During this time my interest and involvement in cooking reached its nadir. I religiously read five cooking magazines each month, watched all the cooking shows, collected cookbooks and took frequent field trips to ethnic markets. I made my own bread, rolled my own pasta, smoked my own sausage, preserved dozens of concoctions each fall and maintained a large organic garden.

Over the course of a miraculous week in 1988 three things happened:

  1. I saw a brooch made by Citizen Cane at the Smithsonian Museum of Technology gift shop
  2. I saw a display of miniature food at a local doll house store with a small display of FIMO next to it
  3. I noticed multiple packages of children’s modeling compound/Sculpey in the Art League School store at the Torpedo Factory and then went downstairs to take a closer look at Kathleen Dustin’s studio.

Somehow everything connected and I realized that these three artists were using the techniques that I was using to embed fresh herbs in pasta to make jewelry. I purchased five small packages of FIMO and stayed up an entire night trying to fashion a watermelon cane using a fish fillet knife and my pasta machine.

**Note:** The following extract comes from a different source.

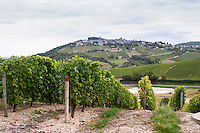 Vineyard. View of Sancerre village. Domaine de la Perriere, Sancerre, Loire, France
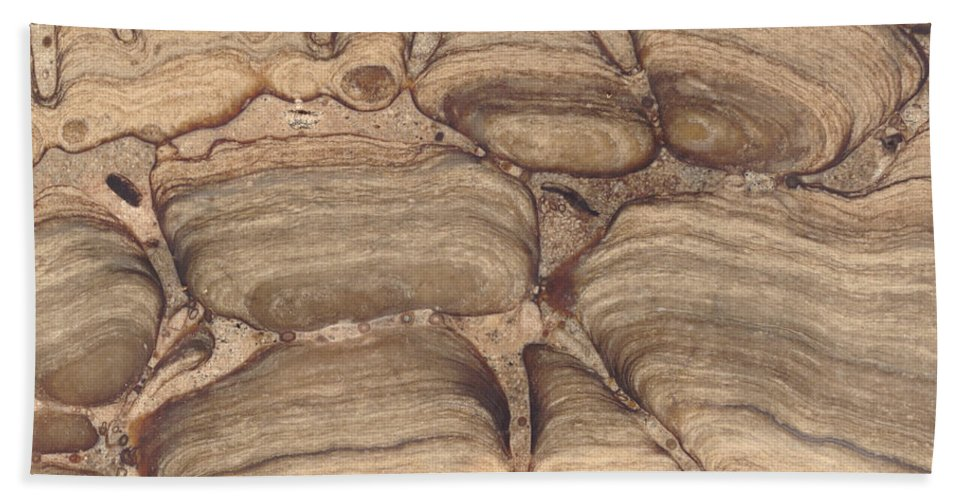 Stromatolite Hand Towel featuring the Fossil Stromatolite by Ted Kinsman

I reluctantly enrolled in an Introduction to making Sculpey beads workshop presented by Kathleen Dustin. I had no interest, at that time, in making beads I JUST had to know how to work with the material. I was so nervous and shy I don’t remember saying anything during my first class. In the week following that workshop I made three hundred beads and was very excited about the “advanced” bead making class I had signed up for with Kathleen. Several of the students in that second class discussed the possibility that we would form a Sculpey Users group to exchange information.

The ensuing months were at times frustrating (there weren’t any books available on how to handle this material) and mostly exhilarating. I couldn’t stop making beads, canes and finally little decorated Japanese Kimonos. After practicing what I would say for months I packed up a few samples and went to Kathleen Dustin’s studio to show her my work. At that time she was also making cast porcelain room scenes and had just unmolded a casting of Venus de Milo onto her work surface. At the same time a five pound necklace escaped my bag, fell and broke the piece in half. If I hadn’t been so fascinated with polymer clay it is possible that I could have fled the room in tears.

Luckily Kathleen’s sense of generosity and humor prevailed and she took the time to look at my work and make suggestions. One of her suggestions was that I submit a few pieces to the First National Polyform Show sponsored by Penny Diamante at Bedazzled a local bead gallery.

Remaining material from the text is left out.